For the ensuing months, America demanded answers and demanded that someone be help accountable for the damage and the lives lost. President Bush was in a school classroom sitting in front of second grade students when Andrew H. Card Jr. His chief of staff informed him "A second plane hit the second tower. America is under attack.". The President held his composure in front of the class and continued his visit, although everyone in the room noticed the sudden change in his countenance. Within 30 minutes, President George W. Bush was delivering remarks to the nation. The message from POTUS on live television was "terrorism against the United States will not stand".

It seems to me that the country had never been more unified than it was at this time.

Here in America, we are proud of our military. We're proud of our western democracy, and we push our wills on other countries. Our policies allow us to direct much of the economic and geopolitical activity around the world. Our military has significant military bases stationed in no less than 30 countries around the world with a named base, and more if we count ad hoc deployments. We provide over $47 billion of financial aid to other countries. In the case of Afghanistan, 57% of that aid is earmarked for military aid. It's not as common for foreign military to be on U.S. soil, although we have a small number of training exercises being conducted by foreign armies on our military bases. We have perhaps more military based influence over the world than any empire in history.
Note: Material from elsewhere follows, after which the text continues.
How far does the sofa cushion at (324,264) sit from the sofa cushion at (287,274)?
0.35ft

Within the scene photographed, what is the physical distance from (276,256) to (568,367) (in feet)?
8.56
The United States happens to be one of the most powerful countries in the world, even if only a few hundred years old. People were attracted to that freedom in the beginning because it was in contrast to the power that had been exercised over them in other countries. We in turn have exercised power over others, and called it peace keeping. Does it make sense for us to have the military spending of 740 billion dollars–one out of every 6 dollars in the budget? Does it make sense that our military spending is 39% of what the whole world spends, outspending China by 3.5 times? On the other hand, does it make sense to let terrorism thrive, in any place? Should we turn our neighborly eye and say "it's not my business" when we see women's rights yanked from them by force?

As the Taliban began its decent, the Afghanistan Army conceded despite outnumbering the Taliban by far, President Ashraf Ghani fled the country, and the Capitol was handed over swiftly. Are we to continue our effort to make Afghanistan the country we want them to be if it's own citizens, including their army, and President don't know the country they want to be?

What move should we have taken? Could any strategy have been successful in Afghanistan?"

What is clear is that we were as unified as we have ever been as a nation to intervene in the first place. If public discourse is any indication, we are as divided as we have ever been on it today.

But thank you for sharing your opinions.